Consigne:
Recopiez fidèlement l'article sur les éléphants du Botswana, depuis « Les tensions entre » jusqu'à « aux communautés locales. » inclus.

Extrait du document:
Dans une interview publiée le 2 avril 2024 par le tabloïd allemand Bild, le président du Botswana, Mokgweetsi Masisi promet de transférer jusqu’à 20 000 éléphants à Berlin, la capitale allemande. Pour le dirigeant botswanais, cette action permettrait aux Allemands de comprendre les défis auxquels les Botswanais sont confrontés en matière de cohabitation avec une population d’éléphants en augmentation. Avec environ 130 000 éléphants, le Botswana abrite la plus grande population de pachydermes au monde.
Le président Masisi soutient que la chasse est nécessaire pour réguler la population d’éléphants, qui entraîne des conflits avec les populations locales, endommage les cultures et menace la sécurité des habitants. Malgré les critiques des défenseurs des animaux, le Botswana a rouvert la chasse aux éléphants en 2019, affirmant que c’était un moyen de contrôler les populations et de protéger les moyens de subsistance des communautés locales.
Cependant, l’Allemagne envisage désormais d’imposer des restrictions plus strictes à l’importation de trophées de chasse, ce qui pourrait avoir un impact financier sur le Botswana, qui tire des revenus importants de cette activité. Le ministère allemand de l’Environnement a souligné la nécessité de protéger la biodiversité et de lutter contre le braconnage, justifiant ainsi les restrictions proposées sur l’importation de trophées de chasse.
Une blague qui traduit un mal profond
Malgré la menace de Masisi d’envoyer des dizaines de milliers d’éléphants en Allemagne, Berlin a déclaré qu’aucune demande officielle de transfert n’avait été reçue à cet effet. Toute chose qui laisse penser que les propos du chef d’État botswanais s’inscrivent dans le cadre d’un buzz, c’est-à-dire un retentissement médiatique, car Gaborone n’en est pas à sa première promesse du genre.
En mars dernier, le ministre botswanais de la Faune et de la Flore a menacé d’envoyer 10000 éléphants à Hyde Park, à Londres, afin que le Royaume-Uni puisse « goûter à la vie à leurs côtés ». Le gouvernement britannique avait alors évoqué la possibilité d’empêcher les chasseurs de safari en provenance de son territoire d’importer leurs trophées.
Les tensions entre les pays africains riches en faune sauvage et les nations occidentales concernant la gestion de la chasse et de la conservation des espèces menacées ont atteint un niveau critique ces dernières années. Les divergences d’opinions et les intérêts économiques en jeu continuent d’alimenter un débat complexe et souvent passionné.
La question de la chasse aux trophées
La chasse aux trophées est l’un des points les plus controversés de ce débat. Les pays africains, tels que le Botswana, la Namibie, l’Afrique du Sud et le Zimbabwe, affirment que la chasse contrôlée est nécessaire pour la gestion des populations d’animaux sauvages et pour générer des revenus qui bénéficient aux communautés locales.
Selon une étude publiée en 2018 par l’Association nationale de taxidermie et de tannerie (ANTT) en Afrique du Sud, la chasse au trophée contribue pour plus de 340 millions de dollars par an à l’économie sud-africaine et représente 17 000 emplois. Les butins (peaux, crânes, cornes et os) ramenés par les chasseurs, la plupart du temps étrangers, sont conditionnés par des taxidermistes qui perpétuent un art vieux de plusieurs siècles. Le secteur emploie 6 000 personnes en Afrique du Sud.

(Enregistrements issus d'une source de données)
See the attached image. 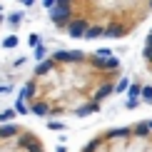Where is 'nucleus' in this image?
<instances>
[{"label":"nucleus","mask_w":152,"mask_h":152,"mask_svg":"<svg viewBox=\"0 0 152 152\" xmlns=\"http://www.w3.org/2000/svg\"><path fill=\"white\" fill-rule=\"evenodd\" d=\"M122 65L110 53H55L33 70L23 90V107L40 117L92 115L115 92Z\"/></svg>","instance_id":"nucleus-1"},{"label":"nucleus","mask_w":152,"mask_h":152,"mask_svg":"<svg viewBox=\"0 0 152 152\" xmlns=\"http://www.w3.org/2000/svg\"><path fill=\"white\" fill-rule=\"evenodd\" d=\"M50 15L72 37H125L152 15V0H65L53 5Z\"/></svg>","instance_id":"nucleus-2"},{"label":"nucleus","mask_w":152,"mask_h":152,"mask_svg":"<svg viewBox=\"0 0 152 152\" xmlns=\"http://www.w3.org/2000/svg\"><path fill=\"white\" fill-rule=\"evenodd\" d=\"M80 152H152V120L105 130Z\"/></svg>","instance_id":"nucleus-3"},{"label":"nucleus","mask_w":152,"mask_h":152,"mask_svg":"<svg viewBox=\"0 0 152 152\" xmlns=\"http://www.w3.org/2000/svg\"><path fill=\"white\" fill-rule=\"evenodd\" d=\"M0 152H45V145L28 127L0 125Z\"/></svg>","instance_id":"nucleus-4"},{"label":"nucleus","mask_w":152,"mask_h":152,"mask_svg":"<svg viewBox=\"0 0 152 152\" xmlns=\"http://www.w3.org/2000/svg\"><path fill=\"white\" fill-rule=\"evenodd\" d=\"M145 65H147V70L152 72V30H150L147 40H145Z\"/></svg>","instance_id":"nucleus-5"},{"label":"nucleus","mask_w":152,"mask_h":152,"mask_svg":"<svg viewBox=\"0 0 152 152\" xmlns=\"http://www.w3.org/2000/svg\"><path fill=\"white\" fill-rule=\"evenodd\" d=\"M0 20H3V15H0Z\"/></svg>","instance_id":"nucleus-6"}]
</instances>
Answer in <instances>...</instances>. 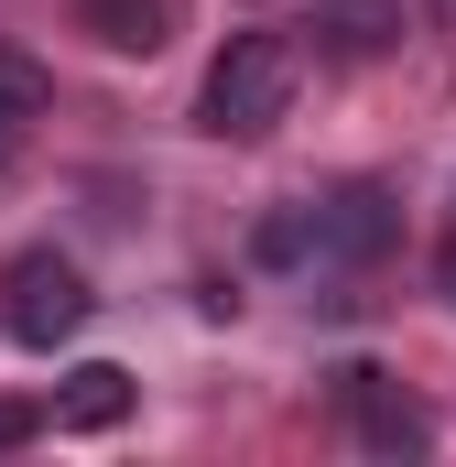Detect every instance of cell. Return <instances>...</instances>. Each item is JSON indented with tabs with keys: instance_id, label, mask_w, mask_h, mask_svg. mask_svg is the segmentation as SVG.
<instances>
[{
	"instance_id": "ba28073f",
	"label": "cell",
	"mask_w": 456,
	"mask_h": 467,
	"mask_svg": "<svg viewBox=\"0 0 456 467\" xmlns=\"http://www.w3.org/2000/svg\"><path fill=\"white\" fill-rule=\"evenodd\" d=\"M44 109H55V77L0 44V130H22V119H44Z\"/></svg>"
},
{
	"instance_id": "30bf717a",
	"label": "cell",
	"mask_w": 456,
	"mask_h": 467,
	"mask_svg": "<svg viewBox=\"0 0 456 467\" xmlns=\"http://www.w3.org/2000/svg\"><path fill=\"white\" fill-rule=\"evenodd\" d=\"M435 283H446V305H456V239H446V250H435Z\"/></svg>"
},
{
	"instance_id": "6da1fadb",
	"label": "cell",
	"mask_w": 456,
	"mask_h": 467,
	"mask_svg": "<svg viewBox=\"0 0 456 467\" xmlns=\"http://www.w3.org/2000/svg\"><path fill=\"white\" fill-rule=\"evenodd\" d=\"M294 88H305V44L294 33H228V55L207 66V88H196V130L261 141L272 119L294 109Z\"/></svg>"
},
{
	"instance_id": "3957f363",
	"label": "cell",
	"mask_w": 456,
	"mask_h": 467,
	"mask_svg": "<svg viewBox=\"0 0 456 467\" xmlns=\"http://www.w3.org/2000/svg\"><path fill=\"white\" fill-rule=\"evenodd\" d=\"M88 305H98L88 272L55 261V250H33V261L11 272V337H22V348H66V337L88 327Z\"/></svg>"
},
{
	"instance_id": "5b68a950",
	"label": "cell",
	"mask_w": 456,
	"mask_h": 467,
	"mask_svg": "<svg viewBox=\"0 0 456 467\" xmlns=\"http://www.w3.org/2000/svg\"><path fill=\"white\" fill-rule=\"evenodd\" d=\"M119 413H130V369H119V358L66 369V391H55V424H66V435H109Z\"/></svg>"
},
{
	"instance_id": "7a4b0ae2",
	"label": "cell",
	"mask_w": 456,
	"mask_h": 467,
	"mask_svg": "<svg viewBox=\"0 0 456 467\" xmlns=\"http://www.w3.org/2000/svg\"><path fill=\"white\" fill-rule=\"evenodd\" d=\"M391 250V207H380V185H337V196H305V207H272L261 218V261H283V272H326V261H380Z\"/></svg>"
},
{
	"instance_id": "52a82bcc",
	"label": "cell",
	"mask_w": 456,
	"mask_h": 467,
	"mask_svg": "<svg viewBox=\"0 0 456 467\" xmlns=\"http://www.w3.org/2000/svg\"><path fill=\"white\" fill-rule=\"evenodd\" d=\"M316 33L337 55H391L402 44V0H316Z\"/></svg>"
},
{
	"instance_id": "8992f818",
	"label": "cell",
	"mask_w": 456,
	"mask_h": 467,
	"mask_svg": "<svg viewBox=\"0 0 456 467\" xmlns=\"http://www.w3.org/2000/svg\"><path fill=\"white\" fill-rule=\"evenodd\" d=\"M77 11L109 55H163V33H174V0H77Z\"/></svg>"
},
{
	"instance_id": "9c48e42d",
	"label": "cell",
	"mask_w": 456,
	"mask_h": 467,
	"mask_svg": "<svg viewBox=\"0 0 456 467\" xmlns=\"http://www.w3.org/2000/svg\"><path fill=\"white\" fill-rule=\"evenodd\" d=\"M33 424H44L33 402H0V457H11V446H33Z\"/></svg>"
},
{
	"instance_id": "8fae6325",
	"label": "cell",
	"mask_w": 456,
	"mask_h": 467,
	"mask_svg": "<svg viewBox=\"0 0 456 467\" xmlns=\"http://www.w3.org/2000/svg\"><path fill=\"white\" fill-rule=\"evenodd\" d=\"M0 185H11V130H0Z\"/></svg>"
},
{
	"instance_id": "277c9868",
	"label": "cell",
	"mask_w": 456,
	"mask_h": 467,
	"mask_svg": "<svg viewBox=\"0 0 456 467\" xmlns=\"http://www.w3.org/2000/svg\"><path fill=\"white\" fill-rule=\"evenodd\" d=\"M337 402H347V424H358V446H369V457H413V446L435 435V424H424V402H413L391 369H369V358L337 369Z\"/></svg>"
}]
</instances>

Corrigé de l'exercice:
Les tensions entre les pays africains riches en faune sauvage et les nations occidentales concernant la gestion de la chasse et de la conservation des espèces menacées ont atteint un niveau critique ces dernières années. Les divergences d’opinions et les intérêts économiques en jeu continuent d’alimenter un débat complexe et souvent passionné.
La question de la chasse aux trophées
La chasse aux trophées est l’un des points les plus controversés de ce débat. Les pays africains, tels que le Botswana, la Namibie, l’Afrique du Sud et le Zimbabwe, affirment que la chasse contrôlée est nécessaire pour la gestion des populations d’animaux sauvages et pour générer des revenus qui bénéficient aux communautés locales.